Issues with the shape parameter


I am running into some issues when using the shape parameter in a model. The issues might be arising from my misunderstanding of how the parameter can be used. Hopefully someone can clear up some things for me.

I have a number of curves, N, that I would like to fit separately. Instead of generating a for loop to run N separate models, I am using the shape parameter to generate the RVs. The following is an example of what I doing but for a linear fit (for simplicity):

# generate data
N = 10
x = np.arange(0, 20)
y = x*5+2+np.random.rand(20)*5

x = np.tile(x, (N, 1))
y = np.tile(y, (N, 1))

with pm.Model() as model:
    a = pm.Normal('a', mu=0, sigma=1, shape=N)
    b = pm.Normal('b',  mu=0, sigma=1, shape=N)
    like = pm.Normal('like', mu = a*x.T+b, sigma=5, observed=y.T)

My understanding, perhaps incorrectly, is that the N different a's and b's would be independent of each other, and the samples drawn would also be independent for each set of a and b.

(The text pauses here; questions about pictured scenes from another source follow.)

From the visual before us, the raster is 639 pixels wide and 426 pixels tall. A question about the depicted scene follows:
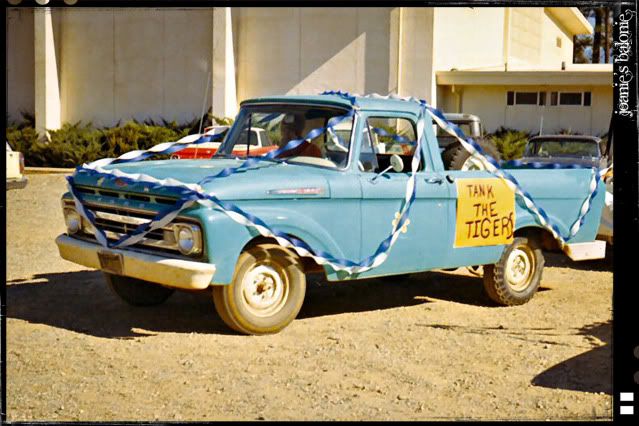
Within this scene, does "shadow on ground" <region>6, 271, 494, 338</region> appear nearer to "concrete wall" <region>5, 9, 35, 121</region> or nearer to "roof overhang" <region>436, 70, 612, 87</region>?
"roof overhang" <region>436, 70, 612, 87</region>

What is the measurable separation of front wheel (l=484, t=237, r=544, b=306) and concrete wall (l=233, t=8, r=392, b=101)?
12447 mm

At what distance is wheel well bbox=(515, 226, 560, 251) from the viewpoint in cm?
825

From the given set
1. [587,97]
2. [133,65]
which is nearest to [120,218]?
[133,65]

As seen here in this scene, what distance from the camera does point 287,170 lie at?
682cm

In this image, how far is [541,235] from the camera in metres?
8.36

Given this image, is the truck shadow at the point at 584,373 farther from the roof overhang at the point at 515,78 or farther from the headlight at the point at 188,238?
the roof overhang at the point at 515,78

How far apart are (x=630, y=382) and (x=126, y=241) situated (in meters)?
3.86

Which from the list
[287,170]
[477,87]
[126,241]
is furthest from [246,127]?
[477,87]

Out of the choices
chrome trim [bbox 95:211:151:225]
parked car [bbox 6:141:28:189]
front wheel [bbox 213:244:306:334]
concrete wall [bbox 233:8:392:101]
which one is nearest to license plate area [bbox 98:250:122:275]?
chrome trim [bbox 95:211:151:225]

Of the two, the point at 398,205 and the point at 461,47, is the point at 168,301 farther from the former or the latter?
the point at 461,47

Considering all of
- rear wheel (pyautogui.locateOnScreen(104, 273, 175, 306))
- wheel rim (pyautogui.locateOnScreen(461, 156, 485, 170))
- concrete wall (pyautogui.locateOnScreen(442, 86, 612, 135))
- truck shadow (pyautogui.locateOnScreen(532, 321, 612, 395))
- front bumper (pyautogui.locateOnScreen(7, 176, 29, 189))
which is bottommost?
truck shadow (pyautogui.locateOnScreen(532, 321, 612, 395))

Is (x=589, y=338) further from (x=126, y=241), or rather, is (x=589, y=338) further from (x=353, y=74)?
(x=353, y=74)

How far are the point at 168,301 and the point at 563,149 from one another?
8.61 metres

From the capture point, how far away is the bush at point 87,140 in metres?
18.4
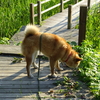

However, I am running into the issue that if my N curves contain one set of curve data that is bad, and leads to a badly behaved posterior (e.g. causes divergences), then the all the samples for the other curve seem to be effected (e.g. number of effective samples). At least this is what the arivz summary function seems to be reporting.

I would be grateful if someone could shed some light on this for me.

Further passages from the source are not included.